• [WORK TO BE COMPLETED] Turn every line of the data below into a numbered list, omitting blank lines and leaving the pictures out.

DATA RECORDS: Begin

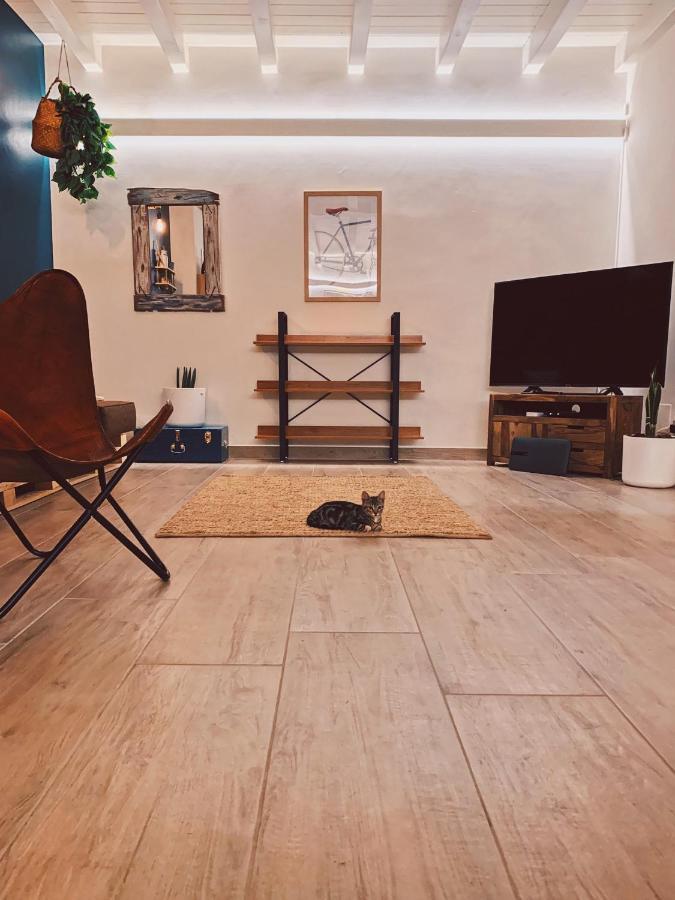 Apartment Charme And Relax With Garden And Swimming Pool Desenzano del Garda Eksteriør billede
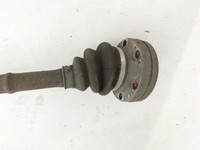 BMW E91 320D LCI 09-13 Kombi 2,0d 130KW Antriebswelle Gelenkwelle Rechts Hinten BMW E91 320D LCI 09-13 30.09.2009... Vorschau 4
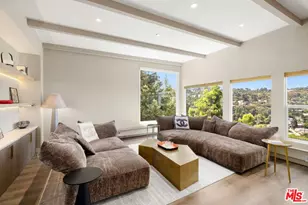 3233 Tareco Dr, Los Angeles, CA 90068 - Photo 4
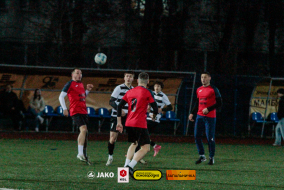 <a href="https://st.getinfootball.com/albums/1101119/69e92322b11ff_1920.jpg" target="_blank">Завантажити оригінал</a>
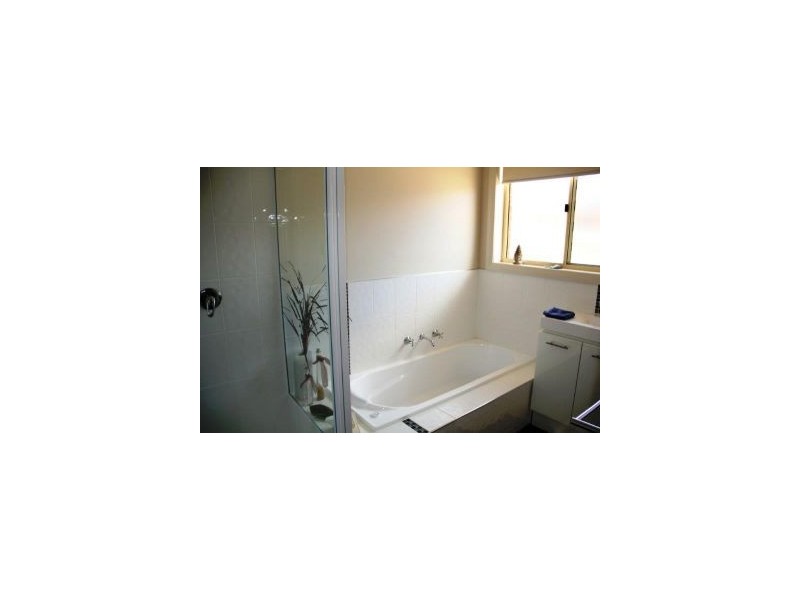 4 Lipscombe Court, Sorell TAS 7172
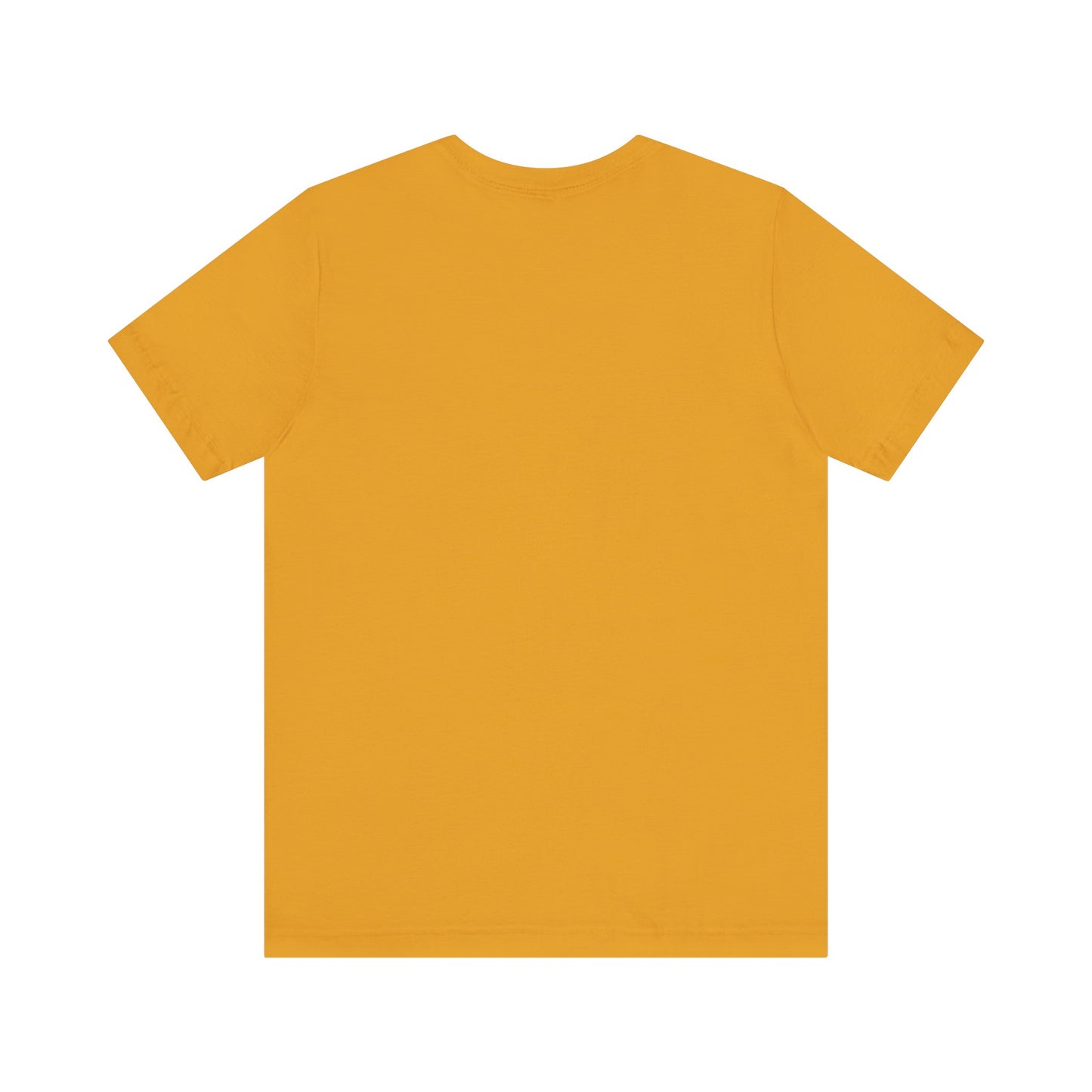 Holiday Diversity Graphic Tee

DATA RECORDS: End

• [SOLUTION BELOW]
1.  Apartment Charme And Relax With Garden And Swimming Pool Desenzano del Garda Eksteriør billede
2.  BMW E91 320D LCI 09-13 Kombi 2,0d 130KW Antriebswelle Gelenkwelle Rechts Hinten BMW E91 320D LCI 09-13 30.09.2009... Vorschau 4
3.  3233 Tareco Dr, Los Angeles, CA 90068 - Photo 4
4.  <a href="https://st.getinfootball.com/albums/1101119/69e92322b11ff_1920.jpg" target="_blank">Завантажити оригінал</a>
5.  4 Lipscombe Court, Sorell TAS 7172
6.  Holiday Diversity Graphic Tee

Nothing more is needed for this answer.